Abstract
The centrosome plays a key role in cancer invasion and metastasis. However, it is unclear how abnormal centrosome numbers are regulated when prostate cancer (PCa) cells become metastatic. CP110 was previously described for its contribution of centrosome amplification (CA) and early development of aggressive cell behaviour. However its regulation in metastatic cells remains unclear.

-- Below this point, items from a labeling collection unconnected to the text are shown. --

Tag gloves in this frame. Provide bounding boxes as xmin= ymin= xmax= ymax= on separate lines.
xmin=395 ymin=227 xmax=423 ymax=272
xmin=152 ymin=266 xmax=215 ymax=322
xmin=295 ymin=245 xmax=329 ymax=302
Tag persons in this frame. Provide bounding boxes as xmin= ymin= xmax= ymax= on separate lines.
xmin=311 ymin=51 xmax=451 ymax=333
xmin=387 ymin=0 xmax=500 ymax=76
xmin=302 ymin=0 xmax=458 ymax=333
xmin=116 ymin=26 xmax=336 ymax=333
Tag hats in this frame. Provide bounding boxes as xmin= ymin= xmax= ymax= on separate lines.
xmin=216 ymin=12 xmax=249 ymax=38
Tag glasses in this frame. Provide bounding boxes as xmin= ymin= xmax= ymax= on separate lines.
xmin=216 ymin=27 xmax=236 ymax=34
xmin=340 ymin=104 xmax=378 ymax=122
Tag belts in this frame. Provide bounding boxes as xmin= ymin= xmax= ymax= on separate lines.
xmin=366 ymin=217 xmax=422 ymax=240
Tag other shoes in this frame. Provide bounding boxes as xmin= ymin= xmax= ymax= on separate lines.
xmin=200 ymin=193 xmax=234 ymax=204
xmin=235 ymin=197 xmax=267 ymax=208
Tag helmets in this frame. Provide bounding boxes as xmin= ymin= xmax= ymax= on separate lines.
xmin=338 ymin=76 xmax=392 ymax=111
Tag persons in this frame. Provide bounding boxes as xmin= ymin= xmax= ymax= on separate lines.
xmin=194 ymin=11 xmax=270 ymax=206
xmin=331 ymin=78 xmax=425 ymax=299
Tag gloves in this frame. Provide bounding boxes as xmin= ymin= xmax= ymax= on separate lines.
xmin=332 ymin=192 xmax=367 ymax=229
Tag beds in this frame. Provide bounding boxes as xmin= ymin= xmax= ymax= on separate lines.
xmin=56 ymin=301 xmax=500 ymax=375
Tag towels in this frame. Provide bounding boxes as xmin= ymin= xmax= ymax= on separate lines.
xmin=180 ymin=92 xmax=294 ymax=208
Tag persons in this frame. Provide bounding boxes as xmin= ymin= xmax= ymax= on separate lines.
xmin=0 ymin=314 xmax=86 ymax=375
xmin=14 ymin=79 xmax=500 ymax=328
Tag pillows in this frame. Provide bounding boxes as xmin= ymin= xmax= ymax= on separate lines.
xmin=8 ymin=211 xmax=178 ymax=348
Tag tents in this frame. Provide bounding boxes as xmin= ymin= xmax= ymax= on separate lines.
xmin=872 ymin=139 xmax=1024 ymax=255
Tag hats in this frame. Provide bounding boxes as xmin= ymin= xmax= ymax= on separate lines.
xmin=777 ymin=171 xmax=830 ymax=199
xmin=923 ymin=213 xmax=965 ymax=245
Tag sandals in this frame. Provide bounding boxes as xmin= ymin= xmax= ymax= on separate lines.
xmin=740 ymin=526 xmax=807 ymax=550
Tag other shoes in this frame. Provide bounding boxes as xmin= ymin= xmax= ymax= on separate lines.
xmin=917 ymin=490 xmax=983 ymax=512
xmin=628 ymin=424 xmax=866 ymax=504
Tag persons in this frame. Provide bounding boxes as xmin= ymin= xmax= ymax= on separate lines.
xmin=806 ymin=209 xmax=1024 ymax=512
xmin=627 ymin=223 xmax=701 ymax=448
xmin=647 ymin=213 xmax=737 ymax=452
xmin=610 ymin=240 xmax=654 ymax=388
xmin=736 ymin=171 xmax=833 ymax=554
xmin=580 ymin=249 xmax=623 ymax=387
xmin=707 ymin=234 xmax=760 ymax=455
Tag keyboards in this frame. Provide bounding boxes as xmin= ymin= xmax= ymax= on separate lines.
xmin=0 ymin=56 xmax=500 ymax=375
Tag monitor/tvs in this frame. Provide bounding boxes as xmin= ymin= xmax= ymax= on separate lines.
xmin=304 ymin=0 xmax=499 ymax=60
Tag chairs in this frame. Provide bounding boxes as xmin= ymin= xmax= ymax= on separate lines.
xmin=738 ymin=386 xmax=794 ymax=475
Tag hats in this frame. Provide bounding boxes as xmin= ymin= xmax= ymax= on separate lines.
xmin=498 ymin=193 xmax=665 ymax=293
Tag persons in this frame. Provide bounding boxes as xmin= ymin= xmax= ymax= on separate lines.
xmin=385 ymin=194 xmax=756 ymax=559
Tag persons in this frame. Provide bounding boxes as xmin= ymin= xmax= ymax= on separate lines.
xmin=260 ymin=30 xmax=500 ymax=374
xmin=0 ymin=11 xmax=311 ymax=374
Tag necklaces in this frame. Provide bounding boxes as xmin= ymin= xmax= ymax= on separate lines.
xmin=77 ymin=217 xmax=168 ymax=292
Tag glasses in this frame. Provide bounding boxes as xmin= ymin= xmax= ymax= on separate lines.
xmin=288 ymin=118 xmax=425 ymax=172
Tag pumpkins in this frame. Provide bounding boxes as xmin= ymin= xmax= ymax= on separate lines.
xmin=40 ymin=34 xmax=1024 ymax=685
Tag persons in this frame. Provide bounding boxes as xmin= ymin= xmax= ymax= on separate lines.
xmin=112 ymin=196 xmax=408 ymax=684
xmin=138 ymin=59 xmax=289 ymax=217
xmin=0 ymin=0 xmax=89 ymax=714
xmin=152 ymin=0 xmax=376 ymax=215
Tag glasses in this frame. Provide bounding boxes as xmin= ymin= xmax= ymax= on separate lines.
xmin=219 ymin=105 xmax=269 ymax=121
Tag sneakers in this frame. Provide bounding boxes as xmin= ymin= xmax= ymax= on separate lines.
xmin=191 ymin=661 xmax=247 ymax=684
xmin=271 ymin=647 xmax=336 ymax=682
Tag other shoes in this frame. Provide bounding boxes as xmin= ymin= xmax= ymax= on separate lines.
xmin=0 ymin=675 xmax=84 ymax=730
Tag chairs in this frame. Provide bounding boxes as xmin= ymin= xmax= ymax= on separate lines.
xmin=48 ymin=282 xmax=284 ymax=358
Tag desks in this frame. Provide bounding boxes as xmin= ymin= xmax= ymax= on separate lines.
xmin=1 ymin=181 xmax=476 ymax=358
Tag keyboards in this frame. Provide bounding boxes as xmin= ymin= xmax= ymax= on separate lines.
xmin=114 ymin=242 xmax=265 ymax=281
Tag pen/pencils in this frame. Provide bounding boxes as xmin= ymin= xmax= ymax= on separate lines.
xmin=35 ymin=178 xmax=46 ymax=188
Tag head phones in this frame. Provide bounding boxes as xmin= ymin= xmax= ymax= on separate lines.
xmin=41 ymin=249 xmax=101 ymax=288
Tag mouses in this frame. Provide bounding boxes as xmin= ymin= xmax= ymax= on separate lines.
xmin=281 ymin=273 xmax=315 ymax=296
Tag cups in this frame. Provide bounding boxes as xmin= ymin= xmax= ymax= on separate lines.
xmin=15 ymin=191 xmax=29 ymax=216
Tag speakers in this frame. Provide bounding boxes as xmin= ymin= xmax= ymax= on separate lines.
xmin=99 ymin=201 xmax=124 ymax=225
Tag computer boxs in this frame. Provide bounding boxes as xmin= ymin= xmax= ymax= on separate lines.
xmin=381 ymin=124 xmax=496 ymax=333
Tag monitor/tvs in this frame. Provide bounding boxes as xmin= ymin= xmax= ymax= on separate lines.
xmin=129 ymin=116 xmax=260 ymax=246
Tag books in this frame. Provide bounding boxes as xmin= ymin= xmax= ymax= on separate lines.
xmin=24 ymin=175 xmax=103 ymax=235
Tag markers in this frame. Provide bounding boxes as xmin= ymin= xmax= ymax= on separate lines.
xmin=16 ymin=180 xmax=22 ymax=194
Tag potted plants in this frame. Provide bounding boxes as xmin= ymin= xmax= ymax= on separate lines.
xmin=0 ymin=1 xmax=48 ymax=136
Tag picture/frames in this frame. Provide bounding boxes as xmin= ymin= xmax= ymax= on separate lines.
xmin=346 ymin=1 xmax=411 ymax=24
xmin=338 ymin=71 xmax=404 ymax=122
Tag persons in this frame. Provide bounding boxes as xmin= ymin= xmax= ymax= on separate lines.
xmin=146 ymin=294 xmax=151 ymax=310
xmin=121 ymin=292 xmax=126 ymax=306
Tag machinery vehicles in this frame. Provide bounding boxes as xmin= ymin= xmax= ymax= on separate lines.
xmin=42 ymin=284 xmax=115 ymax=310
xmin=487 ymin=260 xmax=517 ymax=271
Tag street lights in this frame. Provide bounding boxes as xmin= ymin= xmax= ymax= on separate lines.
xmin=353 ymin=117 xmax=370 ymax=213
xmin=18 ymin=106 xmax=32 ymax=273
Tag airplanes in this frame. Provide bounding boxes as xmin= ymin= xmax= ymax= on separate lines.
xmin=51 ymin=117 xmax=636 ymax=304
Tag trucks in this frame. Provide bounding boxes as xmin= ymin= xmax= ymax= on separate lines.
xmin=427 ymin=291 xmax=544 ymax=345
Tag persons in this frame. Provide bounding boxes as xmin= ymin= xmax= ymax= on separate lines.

Here we identified miR-129-3p as a novel metastatic microRNA. CP110 was identified as its target protein. In PCa cells that have metastatic capacity, CP110 expression was repressed by miR-129-3p. High miR-129-3p expression levels increased cell invasion, while increasing CP110 levels decreased cell invasion. Overexpression of CP110 in metastatic PCa cells resulted in a decrease in the number of metastasis. In tissues of PCa patients, low CP110 and high miR-129-3p expression levels correlated with metastasis, but not with the expression of genes related to EMT. Furthermore, overexpression of CP110 in metastatic PCa cells resulted in excessive-CA (E-CA), and a change in F-actin distribution which is in agreement with their reduced metastatic capacity. Our data demonstrate that miR-129-3p functions as a CA gatekeeper in metastatic PCa cells by maintaining pro-metastatic centrosome amplification (CA) and preventing anti-metastatic E-CA.
Highlights
Prostate cancer (PCa) is the second most common cause of cancer related death in males in the Western countries [1]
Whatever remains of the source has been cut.